Trocar de plataforma de cobrança resolve um ponto com baixo desempenho?
Raramente. A plataforma de cobrança e o app de localização afetam a experiência do usuário, mas não mudam o fluxo de veículos elétricos que passa pela região nem a visibilidade física do ponto. Na maioria dos casos, o problema está em localização, concorrência ou modelo comercial, não na tecnologia.
Vale a pena mudar o ponto de recarga de local?
Depende do tipo de instalação. Carregadores instalados de forma modular, sem obra civil pesada vinculada ao local, permitem realocação com custo relativamente baixo. Antes de mover o equipamento, vale reavaliar o score do local atual (fluxo, visibilidade, concorrência, permanência do público) contra um ponto candidato melhor.

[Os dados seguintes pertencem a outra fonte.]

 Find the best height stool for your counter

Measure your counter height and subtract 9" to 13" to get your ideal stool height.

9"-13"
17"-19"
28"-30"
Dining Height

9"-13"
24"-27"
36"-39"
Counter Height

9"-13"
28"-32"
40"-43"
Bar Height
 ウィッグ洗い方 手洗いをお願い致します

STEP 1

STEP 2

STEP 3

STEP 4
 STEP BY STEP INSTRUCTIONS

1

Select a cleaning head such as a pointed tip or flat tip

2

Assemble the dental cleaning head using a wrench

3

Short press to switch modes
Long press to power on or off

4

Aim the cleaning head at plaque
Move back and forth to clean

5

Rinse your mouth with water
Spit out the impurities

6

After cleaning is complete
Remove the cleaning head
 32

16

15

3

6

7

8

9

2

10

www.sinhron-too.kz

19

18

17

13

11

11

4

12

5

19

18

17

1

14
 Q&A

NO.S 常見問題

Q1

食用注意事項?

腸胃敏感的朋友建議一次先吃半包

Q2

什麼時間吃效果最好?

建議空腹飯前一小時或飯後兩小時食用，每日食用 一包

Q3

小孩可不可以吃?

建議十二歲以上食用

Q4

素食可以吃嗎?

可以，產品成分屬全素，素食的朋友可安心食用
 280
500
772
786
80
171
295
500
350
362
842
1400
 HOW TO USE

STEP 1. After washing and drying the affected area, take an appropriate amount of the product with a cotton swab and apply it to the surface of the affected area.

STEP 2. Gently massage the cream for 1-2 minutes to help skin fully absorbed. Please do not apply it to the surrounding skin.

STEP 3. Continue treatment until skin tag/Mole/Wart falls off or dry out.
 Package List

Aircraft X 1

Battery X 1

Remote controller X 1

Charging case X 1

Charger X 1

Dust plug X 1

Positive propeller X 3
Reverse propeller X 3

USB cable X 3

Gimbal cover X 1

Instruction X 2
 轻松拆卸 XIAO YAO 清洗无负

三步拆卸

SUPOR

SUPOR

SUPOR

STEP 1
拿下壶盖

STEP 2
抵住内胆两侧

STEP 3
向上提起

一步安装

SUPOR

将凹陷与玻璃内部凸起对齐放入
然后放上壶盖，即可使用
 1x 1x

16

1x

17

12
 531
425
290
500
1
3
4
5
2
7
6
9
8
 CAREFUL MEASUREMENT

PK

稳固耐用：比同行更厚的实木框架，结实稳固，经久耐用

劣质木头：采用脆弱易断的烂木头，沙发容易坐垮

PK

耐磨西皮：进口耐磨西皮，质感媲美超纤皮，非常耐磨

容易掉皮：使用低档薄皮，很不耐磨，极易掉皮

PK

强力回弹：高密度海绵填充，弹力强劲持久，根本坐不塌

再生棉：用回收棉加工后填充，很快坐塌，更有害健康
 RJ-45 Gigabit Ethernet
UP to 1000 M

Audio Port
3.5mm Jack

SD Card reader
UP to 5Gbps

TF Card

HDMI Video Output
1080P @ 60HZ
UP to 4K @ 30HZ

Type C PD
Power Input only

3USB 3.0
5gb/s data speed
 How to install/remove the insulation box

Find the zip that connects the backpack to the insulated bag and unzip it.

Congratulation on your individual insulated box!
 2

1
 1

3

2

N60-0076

O que fazer com um ponto de recarga que não está performando e não tenho mais interesse em operar?
Existem alternativas além de deixar o equipamento parado ou vender isoladamente. Uma análise técnica do ponto ajuda a entender se o problema é o local, o modelo comercial ou a operação, e a partir daí avaliar se faz sentido ajustar a operação, buscar uma parceria operacional ou encerrar o ativo.